Het voorgaande leidt tot de slotsom dat het hoger beroep van belanghebbende ongegrond is.

Proceskosten

Het Hof ziet geen aanleiding voor een veroordeling in de proceskosten.

Beslissing

Het Gerechtshof bevestigt de uitspraak van de Rechtbank.
Deze uitspraak is vastgesteld door Chr.Th.P.M. Zandhuis, W.M.G. Visser en R.A. Bosman, in tegenwoordigheid van de griffier N. Veenstra. De beslissing is op 28 december 2023 in het openbaar uitgesproken.
Een afschrift van deze uitspraak is in Mijn Rechtspraak geplaatst.

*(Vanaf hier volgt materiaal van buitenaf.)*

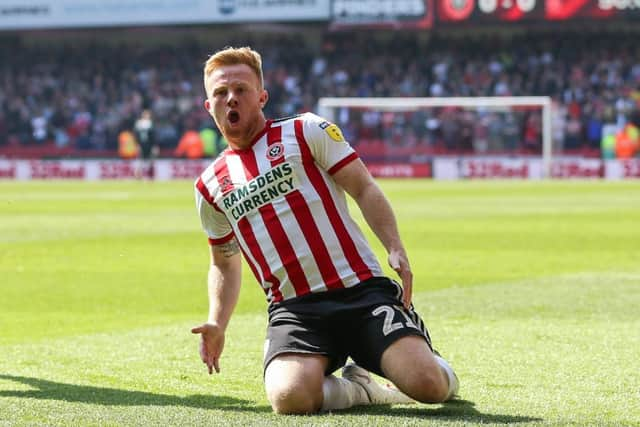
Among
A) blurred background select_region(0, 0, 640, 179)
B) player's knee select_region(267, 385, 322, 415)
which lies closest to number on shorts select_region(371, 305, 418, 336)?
player's knee select_region(267, 385, 322, 415)

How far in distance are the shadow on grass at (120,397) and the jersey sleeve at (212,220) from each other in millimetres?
758

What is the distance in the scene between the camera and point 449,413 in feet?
18.6

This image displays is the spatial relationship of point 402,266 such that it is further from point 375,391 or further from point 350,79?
point 350,79

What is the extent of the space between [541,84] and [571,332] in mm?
36771

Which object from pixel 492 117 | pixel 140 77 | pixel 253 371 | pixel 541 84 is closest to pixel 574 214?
pixel 253 371

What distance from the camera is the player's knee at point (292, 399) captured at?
561 cm

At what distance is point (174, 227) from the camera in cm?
2003

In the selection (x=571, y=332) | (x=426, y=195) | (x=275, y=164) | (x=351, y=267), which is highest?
(x=275, y=164)

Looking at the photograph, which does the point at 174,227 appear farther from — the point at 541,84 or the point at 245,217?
the point at 541,84

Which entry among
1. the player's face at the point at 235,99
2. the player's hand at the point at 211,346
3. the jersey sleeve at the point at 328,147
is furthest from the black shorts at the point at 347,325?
the player's face at the point at 235,99

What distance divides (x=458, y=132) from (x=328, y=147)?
35941 millimetres

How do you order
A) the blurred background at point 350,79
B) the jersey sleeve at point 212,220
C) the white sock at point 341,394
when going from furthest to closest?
the blurred background at point 350,79 → the jersey sleeve at point 212,220 → the white sock at point 341,394

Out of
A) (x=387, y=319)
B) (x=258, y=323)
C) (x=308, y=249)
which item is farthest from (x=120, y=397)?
(x=258, y=323)

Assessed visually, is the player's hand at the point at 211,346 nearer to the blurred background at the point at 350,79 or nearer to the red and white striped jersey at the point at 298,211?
the red and white striped jersey at the point at 298,211
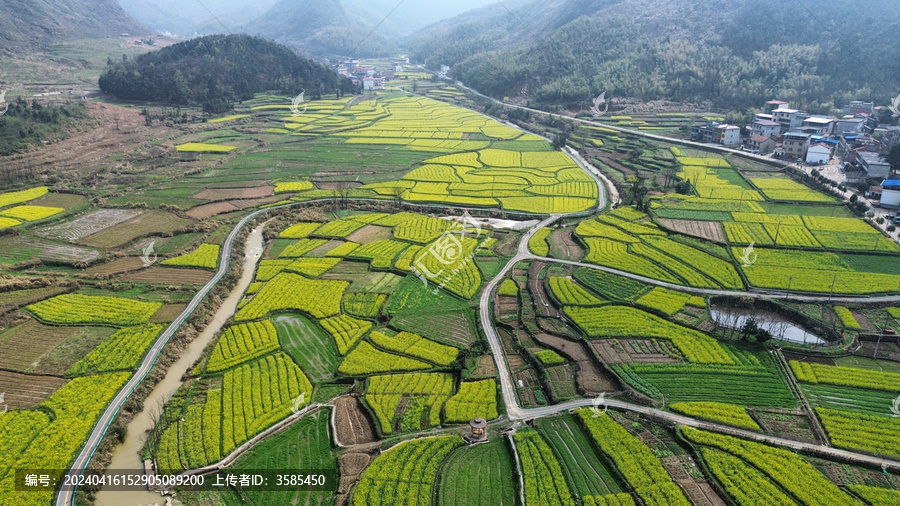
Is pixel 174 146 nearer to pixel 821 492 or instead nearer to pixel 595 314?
pixel 595 314

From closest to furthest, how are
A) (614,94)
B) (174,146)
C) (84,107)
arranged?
(174,146)
(84,107)
(614,94)

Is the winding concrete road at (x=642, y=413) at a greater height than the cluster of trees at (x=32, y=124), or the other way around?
the cluster of trees at (x=32, y=124)

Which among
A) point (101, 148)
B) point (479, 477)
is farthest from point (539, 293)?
point (101, 148)

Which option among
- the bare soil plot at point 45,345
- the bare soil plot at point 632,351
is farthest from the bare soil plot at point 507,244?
the bare soil plot at point 45,345

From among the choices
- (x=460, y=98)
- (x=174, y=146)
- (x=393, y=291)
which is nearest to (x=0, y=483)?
(x=393, y=291)

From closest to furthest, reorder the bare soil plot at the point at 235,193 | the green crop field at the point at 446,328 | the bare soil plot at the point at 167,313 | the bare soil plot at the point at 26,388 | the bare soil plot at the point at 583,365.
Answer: the green crop field at the point at 446,328 → the bare soil plot at the point at 26,388 → the bare soil plot at the point at 583,365 → the bare soil plot at the point at 167,313 → the bare soil plot at the point at 235,193

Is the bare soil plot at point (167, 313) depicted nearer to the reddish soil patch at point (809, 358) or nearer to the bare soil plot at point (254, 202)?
the bare soil plot at point (254, 202)

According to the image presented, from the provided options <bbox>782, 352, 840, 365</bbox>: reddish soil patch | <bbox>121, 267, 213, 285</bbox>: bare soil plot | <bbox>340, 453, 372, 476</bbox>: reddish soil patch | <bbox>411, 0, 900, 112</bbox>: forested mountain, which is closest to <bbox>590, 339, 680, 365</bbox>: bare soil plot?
<bbox>782, 352, 840, 365</bbox>: reddish soil patch
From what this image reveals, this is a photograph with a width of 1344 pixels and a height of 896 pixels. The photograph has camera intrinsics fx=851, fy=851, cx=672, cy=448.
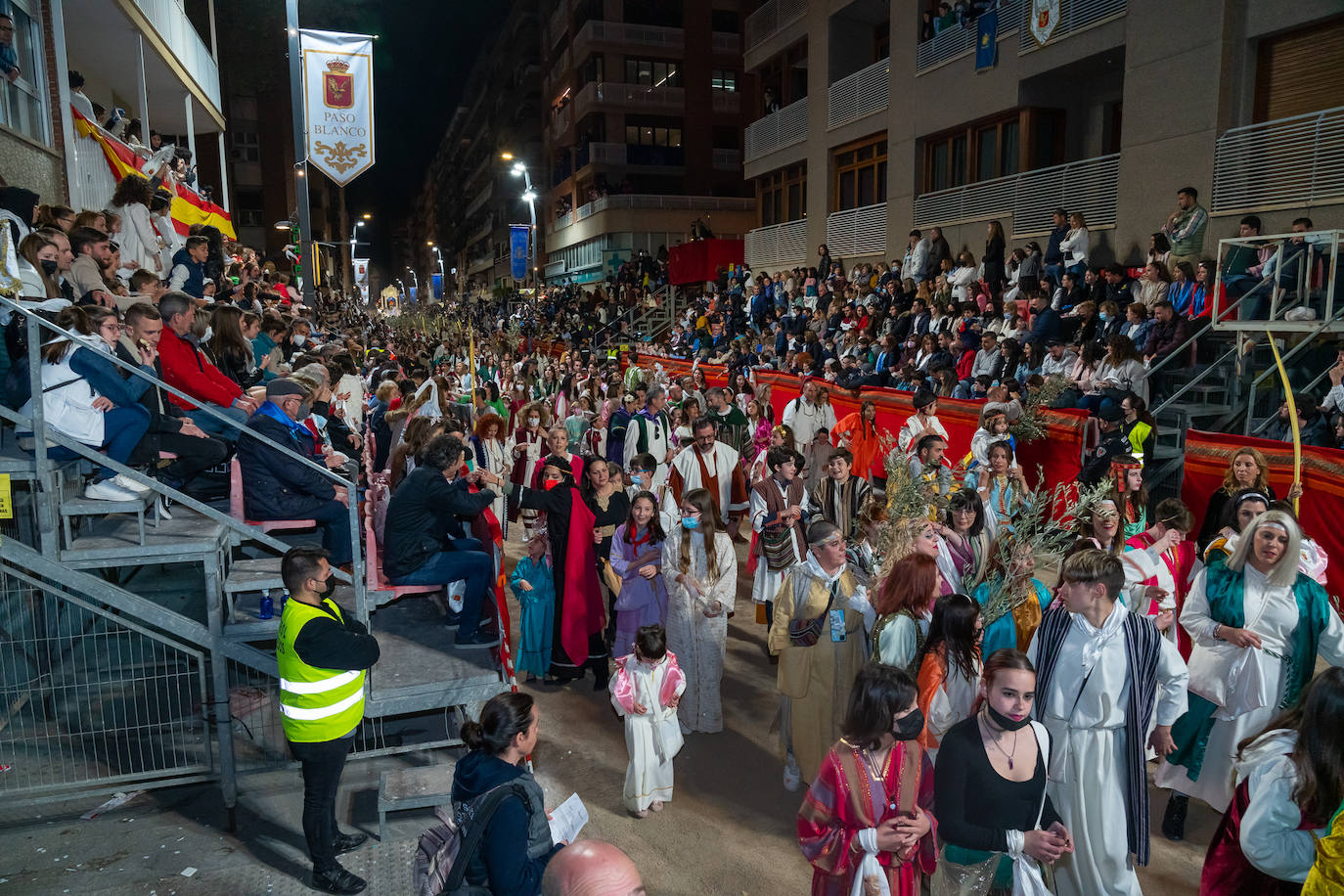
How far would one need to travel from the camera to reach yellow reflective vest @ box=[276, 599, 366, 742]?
15.1ft

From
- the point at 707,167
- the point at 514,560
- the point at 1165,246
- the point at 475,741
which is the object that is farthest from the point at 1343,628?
the point at 707,167

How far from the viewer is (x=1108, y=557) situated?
4160 mm

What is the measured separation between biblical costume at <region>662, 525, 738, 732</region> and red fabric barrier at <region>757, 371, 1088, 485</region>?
5.81 metres

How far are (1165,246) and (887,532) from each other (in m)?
10.4

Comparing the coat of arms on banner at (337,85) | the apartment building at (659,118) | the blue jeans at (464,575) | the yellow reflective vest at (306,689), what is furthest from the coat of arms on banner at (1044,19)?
the apartment building at (659,118)

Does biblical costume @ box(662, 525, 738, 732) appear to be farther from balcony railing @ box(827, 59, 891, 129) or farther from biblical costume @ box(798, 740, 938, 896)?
balcony railing @ box(827, 59, 891, 129)

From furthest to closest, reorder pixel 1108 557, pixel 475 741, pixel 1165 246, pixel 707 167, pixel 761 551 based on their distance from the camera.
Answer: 1. pixel 707 167
2. pixel 1165 246
3. pixel 761 551
4. pixel 1108 557
5. pixel 475 741

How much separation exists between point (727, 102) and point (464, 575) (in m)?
46.4

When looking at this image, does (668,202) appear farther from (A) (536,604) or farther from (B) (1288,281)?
(A) (536,604)

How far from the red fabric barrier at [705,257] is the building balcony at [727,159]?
50.3 feet

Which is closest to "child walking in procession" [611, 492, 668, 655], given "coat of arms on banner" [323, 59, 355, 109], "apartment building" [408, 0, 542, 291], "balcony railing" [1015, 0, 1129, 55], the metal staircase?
the metal staircase

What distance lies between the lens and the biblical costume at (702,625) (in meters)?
6.62

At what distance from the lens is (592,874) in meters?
2.37

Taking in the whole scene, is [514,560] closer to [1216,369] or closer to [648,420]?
[648,420]
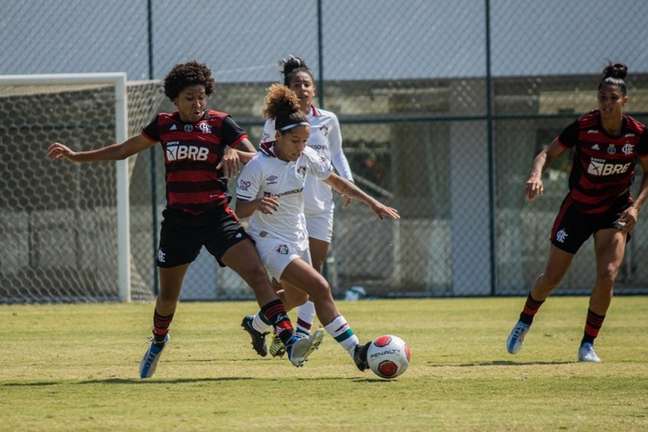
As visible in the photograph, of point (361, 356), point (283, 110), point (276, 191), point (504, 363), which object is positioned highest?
point (283, 110)

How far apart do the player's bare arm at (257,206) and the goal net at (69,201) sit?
8.32 meters

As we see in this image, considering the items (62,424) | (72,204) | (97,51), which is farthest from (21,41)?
(62,424)

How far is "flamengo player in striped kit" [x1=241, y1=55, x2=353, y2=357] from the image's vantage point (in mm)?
9188

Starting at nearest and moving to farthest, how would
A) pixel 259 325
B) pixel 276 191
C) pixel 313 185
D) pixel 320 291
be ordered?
pixel 320 291 → pixel 276 191 → pixel 259 325 → pixel 313 185

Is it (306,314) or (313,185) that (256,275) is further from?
(313,185)

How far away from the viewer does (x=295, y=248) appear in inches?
316

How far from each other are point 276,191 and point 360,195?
606 millimetres

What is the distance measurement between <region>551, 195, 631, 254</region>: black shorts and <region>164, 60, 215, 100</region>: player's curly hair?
117 inches

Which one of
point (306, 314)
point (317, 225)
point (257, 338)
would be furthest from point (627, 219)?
point (257, 338)

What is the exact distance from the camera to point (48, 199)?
17.3 meters

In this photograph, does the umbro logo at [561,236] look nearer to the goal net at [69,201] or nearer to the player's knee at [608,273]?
the player's knee at [608,273]

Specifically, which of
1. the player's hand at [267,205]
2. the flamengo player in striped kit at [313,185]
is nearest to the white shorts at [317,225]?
the flamengo player in striped kit at [313,185]

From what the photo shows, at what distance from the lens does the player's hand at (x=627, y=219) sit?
29.7 ft

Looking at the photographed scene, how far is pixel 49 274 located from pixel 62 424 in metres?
11.2
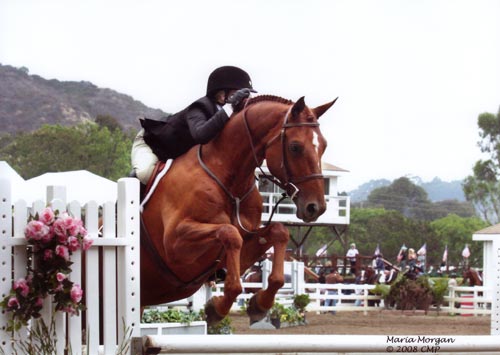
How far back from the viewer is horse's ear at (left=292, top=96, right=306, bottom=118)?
5.39 m

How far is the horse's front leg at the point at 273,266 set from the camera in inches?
209

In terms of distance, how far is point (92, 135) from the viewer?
7094 centimetres

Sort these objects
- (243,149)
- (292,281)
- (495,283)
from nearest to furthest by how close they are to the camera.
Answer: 1. (243,149)
2. (495,283)
3. (292,281)

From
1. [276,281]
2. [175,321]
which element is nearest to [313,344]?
[276,281]

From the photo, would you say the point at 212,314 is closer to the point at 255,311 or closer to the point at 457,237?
the point at 255,311

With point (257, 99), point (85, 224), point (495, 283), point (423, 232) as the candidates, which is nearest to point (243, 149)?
point (257, 99)

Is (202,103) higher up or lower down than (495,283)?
higher up

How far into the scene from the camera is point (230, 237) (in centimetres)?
509

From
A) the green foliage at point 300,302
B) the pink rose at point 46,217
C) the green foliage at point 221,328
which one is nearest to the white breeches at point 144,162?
the pink rose at point 46,217

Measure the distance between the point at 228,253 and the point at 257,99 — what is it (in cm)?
123

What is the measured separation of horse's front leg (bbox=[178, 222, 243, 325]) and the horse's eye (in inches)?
23.8

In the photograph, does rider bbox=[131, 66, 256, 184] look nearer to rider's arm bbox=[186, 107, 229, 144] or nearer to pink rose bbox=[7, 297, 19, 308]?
rider's arm bbox=[186, 107, 229, 144]

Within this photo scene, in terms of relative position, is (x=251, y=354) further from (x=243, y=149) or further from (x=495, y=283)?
(x=495, y=283)

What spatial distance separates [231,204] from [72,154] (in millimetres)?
64812
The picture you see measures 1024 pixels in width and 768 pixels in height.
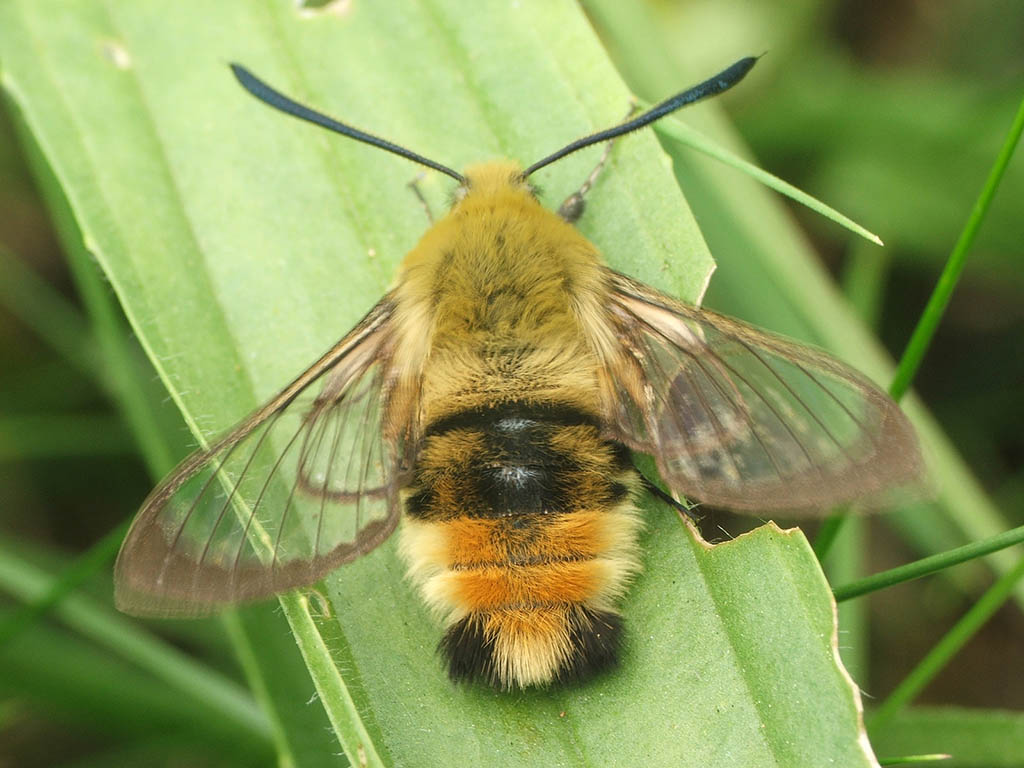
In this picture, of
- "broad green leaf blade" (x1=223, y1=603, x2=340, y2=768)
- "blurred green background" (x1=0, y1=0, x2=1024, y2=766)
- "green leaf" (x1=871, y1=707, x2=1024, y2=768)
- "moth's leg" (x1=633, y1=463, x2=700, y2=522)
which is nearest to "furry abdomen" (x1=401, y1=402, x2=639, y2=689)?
"moth's leg" (x1=633, y1=463, x2=700, y2=522)

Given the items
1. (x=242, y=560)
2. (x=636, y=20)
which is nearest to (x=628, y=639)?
(x=242, y=560)

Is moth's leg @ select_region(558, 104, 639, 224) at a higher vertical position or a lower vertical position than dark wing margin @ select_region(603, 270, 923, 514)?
higher

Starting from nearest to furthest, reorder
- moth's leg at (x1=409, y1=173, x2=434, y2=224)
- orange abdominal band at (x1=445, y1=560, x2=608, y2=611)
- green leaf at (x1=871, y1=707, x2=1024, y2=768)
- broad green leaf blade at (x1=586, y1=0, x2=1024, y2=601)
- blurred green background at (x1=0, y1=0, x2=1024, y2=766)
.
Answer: orange abdominal band at (x1=445, y1=560, x2=608, y2=611) → green leaf at (x1=871, y1=707, x2=1024, y2=768) → moth's leg at (x1=409, y1=173, x2=434, y2=224) → broad green leaf blade at (x1=586, y1=0, x2=1024, y2=601) → blurred green background at (x1=0, y1=0, x2=1024, y2=766)

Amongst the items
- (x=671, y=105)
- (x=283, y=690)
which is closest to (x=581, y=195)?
(x=671, y=105)

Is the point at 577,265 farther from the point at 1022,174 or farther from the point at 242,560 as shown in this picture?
the point at 1022,174

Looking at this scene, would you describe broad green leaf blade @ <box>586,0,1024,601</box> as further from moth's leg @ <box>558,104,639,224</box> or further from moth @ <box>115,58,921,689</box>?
moth @ <box>115,58,921,689</box>

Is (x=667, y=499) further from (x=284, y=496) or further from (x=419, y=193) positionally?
(x=419, y=193)
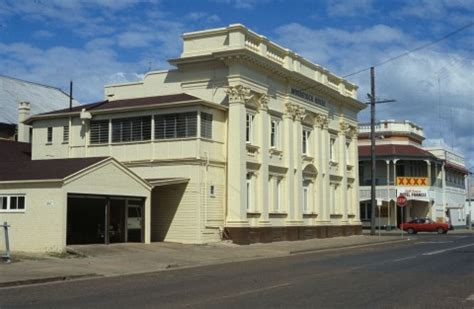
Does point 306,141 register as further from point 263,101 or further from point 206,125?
point 206,125

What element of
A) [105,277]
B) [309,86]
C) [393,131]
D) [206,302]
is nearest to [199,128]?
[309,86]

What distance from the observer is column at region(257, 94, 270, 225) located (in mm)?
36031

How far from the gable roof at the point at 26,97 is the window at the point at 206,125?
25.6 m

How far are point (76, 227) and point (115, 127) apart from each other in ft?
28.9

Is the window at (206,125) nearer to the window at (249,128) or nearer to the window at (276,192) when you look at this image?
the window at (249,128)

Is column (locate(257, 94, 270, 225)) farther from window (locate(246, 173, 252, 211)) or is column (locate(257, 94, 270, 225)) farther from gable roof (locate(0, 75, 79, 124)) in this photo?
gable roof (locate(0, 75, 79, 124))

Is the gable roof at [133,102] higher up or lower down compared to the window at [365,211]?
higher up

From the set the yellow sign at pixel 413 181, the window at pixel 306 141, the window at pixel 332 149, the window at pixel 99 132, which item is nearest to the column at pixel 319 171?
the window at pixel 306 141

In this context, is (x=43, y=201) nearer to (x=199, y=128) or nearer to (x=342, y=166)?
(x=199, y=128)

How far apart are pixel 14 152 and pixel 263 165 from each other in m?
14.8

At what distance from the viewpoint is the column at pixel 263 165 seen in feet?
118

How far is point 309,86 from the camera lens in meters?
41.8

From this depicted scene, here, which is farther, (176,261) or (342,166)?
(342,166)

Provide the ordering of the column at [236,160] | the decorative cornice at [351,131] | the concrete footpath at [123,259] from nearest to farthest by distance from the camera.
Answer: the concrete footpath at [123,259]
the column at [236,160]
the decorative cornice at [351,131]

Indien u niet digitaal procedeert, is een afschrift aangetekend per post verzonden op:
Tegen deze uitspraak kunnen beide partijen binnen zes weken na de verzenddatum beroep in cassatie instellen bijde Hoge Raad der Nederlanden via het webportaal van de Hoge Raad www.hogeraad.nl.
Bepaalde personen die niet worden vertegenwoordigd door een gemachtigde die beroepsmatig rechtsbijstand verleent, mogen per post beroep in cassatie instellen. Dit zijn natuurlijke personen en verenigingen waarvan de statuten niet zijn opgenomen in een notariële akte. Als zij geen gebruik willen maken van digitaal procederen kunnen deze personen het beroepschrift in cassatie sturen aande Hoge Raad der Nederlanden (belastingkamer), Postbus 20303, 2500 EH Den Haag.
Alle andere personen en gemachtigden die beroepsmatig rechtsbijstand verlenen, zijn in beginsel verplicht digitaal te procederen (zie www.hogeraad.nl).
Bij het instellen van beroep in cassatie moet het volgende in acht worden genomen:

1 - bij het beroepschrift wordt een afschrift van deze uitspraak gevoegd;

2 - (alleen bij procederen op papier) het beroepschrift moet ondertekend zijn;

3 - het beroepschrift moet ten minste het volgende vermelden:

a. - de naam en het adres van de indiener;
b. - de dagtekening;
c. - de vermelding van de uitspraak waartegen het beroep in cassatie is gericht;
d. - de gronden van het beroep in cassatie.
Voor het instellen van beroep in cassatie is griffierecht verschuldigd. Na het instellen van beroep in cassatie ontvangt de indiener een nota griffierecht van de griffier van de Hoge Raad. In het cassatieberoepschrift kan de Hoge Raad verzocht worden om de wederpartij te veroordelen in de proceskosten.